The problems presented are, first, whether the commission in its decision fixing the reduced rates is required to find the fair value of the company's properties being used to serve the public as a basis for the calculation of reasonable rates; and second, if the law requires the commission to find such value, whether and to what extent the commission must, in finding the same, consider the present reproduction cost less depreciation.

The accounting and engineering staff of the commission made an investigation, including an analysis of the books of the company. As a result of such investigation, the members of the staff at the first hearing presented evidence showing the original book costs of the property less accrued depreciation and customer advances to be $114,158. To this figure was added certain items not disputed herein such as materials and supplies, operating expense reserve, deposits, etc., which produced a total value of $128,884. It is clear that the original order did not take into consideration the reproduction cost of the property but essentially adopted the book cost less depreciation in finding the rate base.

On the second hearing the staff presented evidence showing original book cost of the property less accrued depreciation and customer advances to be $110,526, thereafter making certain additions not herein contested producing a total value of $127,017. This latter figure was recommended by the staff as the proper rate base.

**DATA RECORDS**
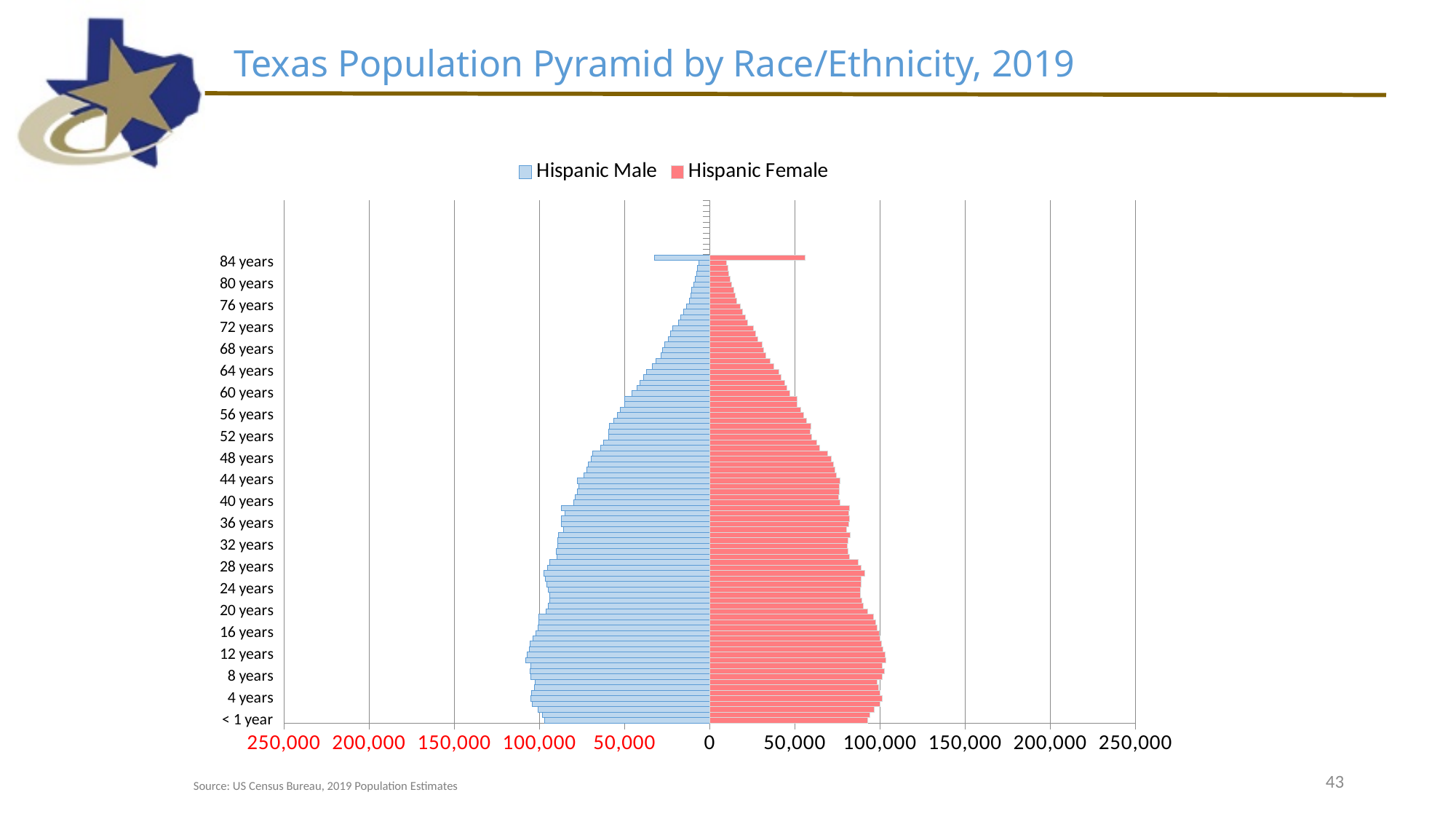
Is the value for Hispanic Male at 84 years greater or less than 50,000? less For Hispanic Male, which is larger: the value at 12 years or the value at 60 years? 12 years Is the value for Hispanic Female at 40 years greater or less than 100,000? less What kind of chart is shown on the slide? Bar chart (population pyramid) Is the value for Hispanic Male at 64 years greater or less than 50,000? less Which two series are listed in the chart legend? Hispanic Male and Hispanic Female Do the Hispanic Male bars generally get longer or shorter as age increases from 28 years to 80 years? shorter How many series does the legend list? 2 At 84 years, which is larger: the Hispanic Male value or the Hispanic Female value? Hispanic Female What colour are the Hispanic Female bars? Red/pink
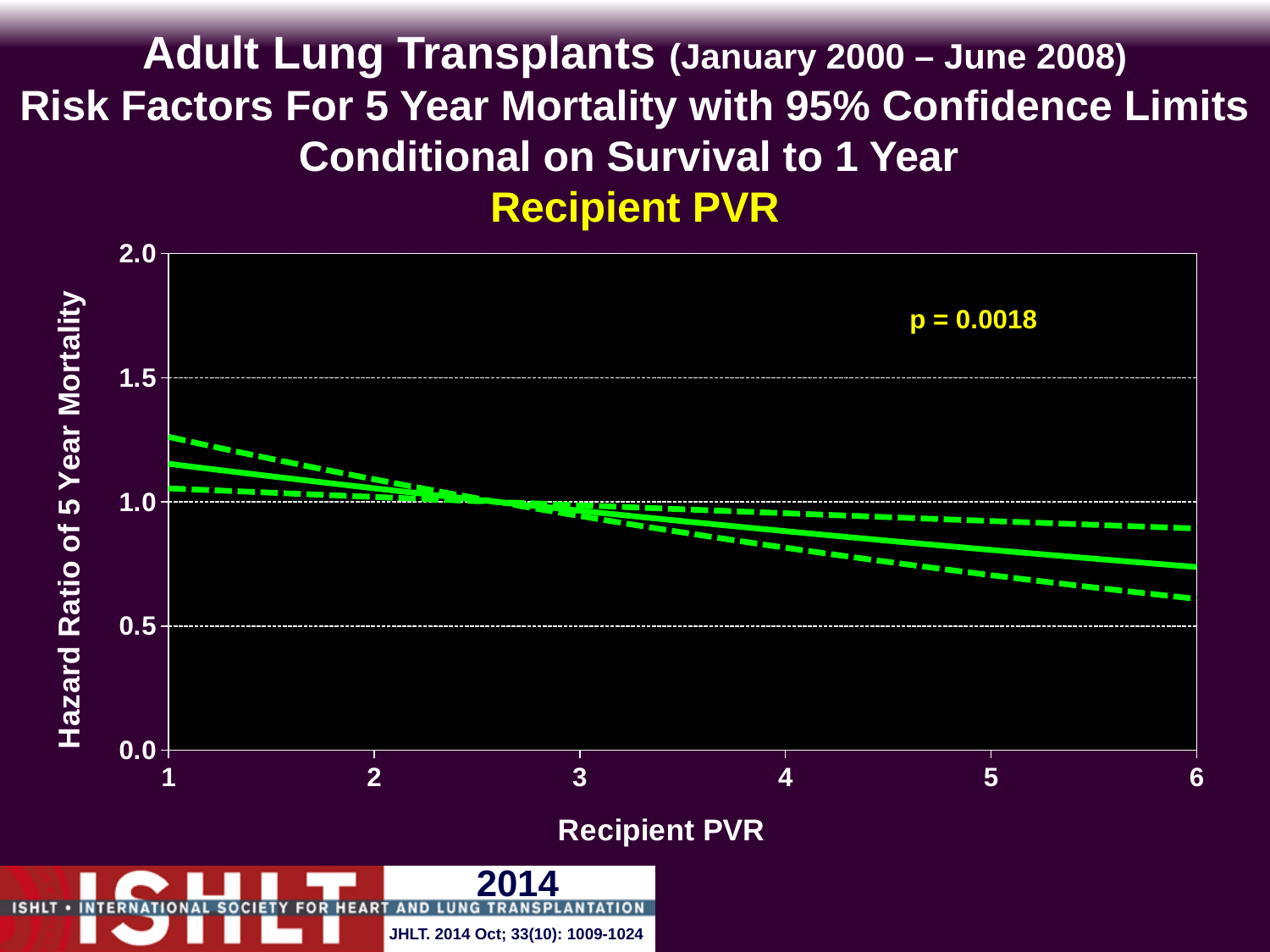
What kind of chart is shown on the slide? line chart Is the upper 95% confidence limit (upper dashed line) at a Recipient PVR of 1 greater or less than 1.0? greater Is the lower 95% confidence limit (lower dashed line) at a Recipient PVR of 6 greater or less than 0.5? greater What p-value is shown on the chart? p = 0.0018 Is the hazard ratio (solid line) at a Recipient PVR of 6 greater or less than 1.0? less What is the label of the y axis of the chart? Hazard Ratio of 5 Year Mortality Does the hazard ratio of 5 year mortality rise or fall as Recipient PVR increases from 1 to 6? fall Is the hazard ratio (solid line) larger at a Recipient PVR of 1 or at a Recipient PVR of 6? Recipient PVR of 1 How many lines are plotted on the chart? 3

* * *

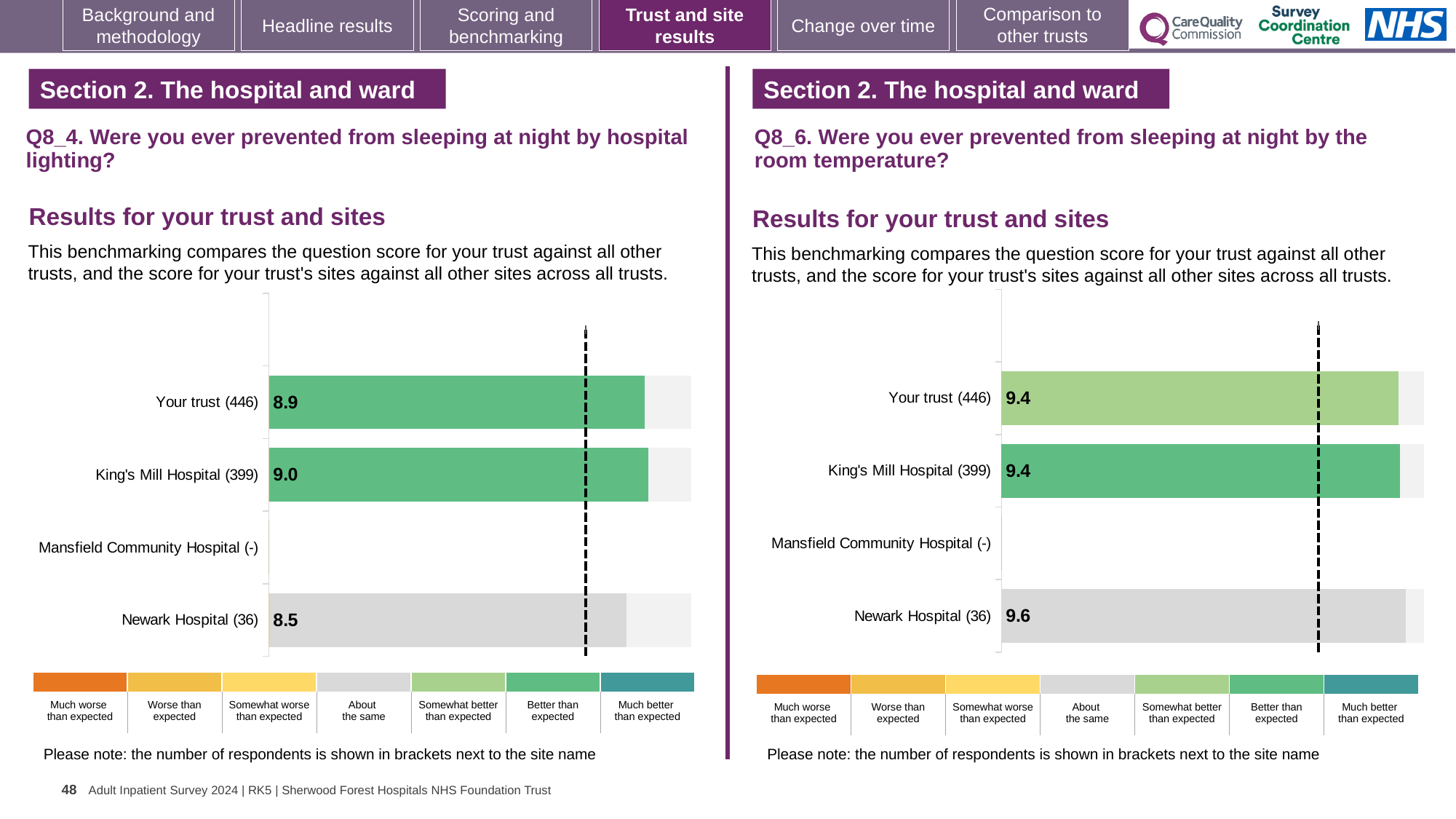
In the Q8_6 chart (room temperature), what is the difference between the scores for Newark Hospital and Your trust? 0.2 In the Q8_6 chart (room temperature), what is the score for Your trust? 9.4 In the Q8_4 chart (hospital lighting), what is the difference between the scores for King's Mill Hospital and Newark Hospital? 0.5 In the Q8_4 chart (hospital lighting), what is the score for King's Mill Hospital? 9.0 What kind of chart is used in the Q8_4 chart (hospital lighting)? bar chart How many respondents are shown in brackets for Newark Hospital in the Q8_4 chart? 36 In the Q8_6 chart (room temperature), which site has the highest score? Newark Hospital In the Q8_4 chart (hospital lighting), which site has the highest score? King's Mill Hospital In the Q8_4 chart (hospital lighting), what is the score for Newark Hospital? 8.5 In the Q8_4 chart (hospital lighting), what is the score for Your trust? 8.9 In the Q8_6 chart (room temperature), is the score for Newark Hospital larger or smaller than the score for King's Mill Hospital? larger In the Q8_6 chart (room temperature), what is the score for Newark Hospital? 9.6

**EXERCISES TO COMPLETE**
1. In the utility rate passage, what total value did the staff recommend as the proper rate base after the second hearing?
2. Please summarize the utility rate passage in two sentences.
3. Carry the utility rate passage forward from its last sentence.

**ANSWERS**
1. $127,017.

2. The passage asks whether the commission must find the fair value of the company's property as a basis for reasonable rates and, if so, how far it must consider present reproduction cost less depreciation. The staff's figures rested on original book cost less accrued depreciation and customer advances, with the original order ignoring reproduction cost, and the staff produced totals of $128,884 at the first hearing and $127,017 at the second, recommending the latter as the rate base.

3.
On the rehearing the company submitted evidence concerning the value of the plant and started with the figure of $114,158 presented by the staff on the first hearing as the book cost of the property less depreciation and customer advances. To that figure it added $15,773 as a correction of the depreciation reserve allowed by the staff and added the items not herein contested, and thereby produced an historical cost of $147,238. To this the company added $28,136, which latter item according to the order of the commission was derived from "Handy's Manual" used to trend historical costs upward to compensate for the difference between the historical and present costs of construction. The company by this calculation recommended a rate base in the sum of these latter items, or $175,374. Thus, it appears that the company presented to the commission evidence, which it asked the commission to accept, of a value for rate-making purposes of $175,374 based upon reconstruction costs less depreciation.

All of the foregoing evidence submitted to the commission on both the first and second hearings was introduced in evidence in the trial court. In addition to this evidence, the company in court presented further evidence consisting principally of an engineer's testimony of an actual detailed appraisement of the property. He testified that in his opinion the reproduction cost less observed depreciation was $193,947. After a slight adjustment the court's judgment recites this latter figure should be $192,678. After adding items not contested, the court found that the total value was $205,070; that the commission found 7.28 percent as a fair rate of return in the first order; but that it did not apply such rate to the fair value of the company's property. The court concluded as a matter of law that had the commission found the fair value, the rate of return of 7.28 percent in the first order would not have been unreasonable. In fact, the commission in its second order allowed a rate of return of 7.01 percent.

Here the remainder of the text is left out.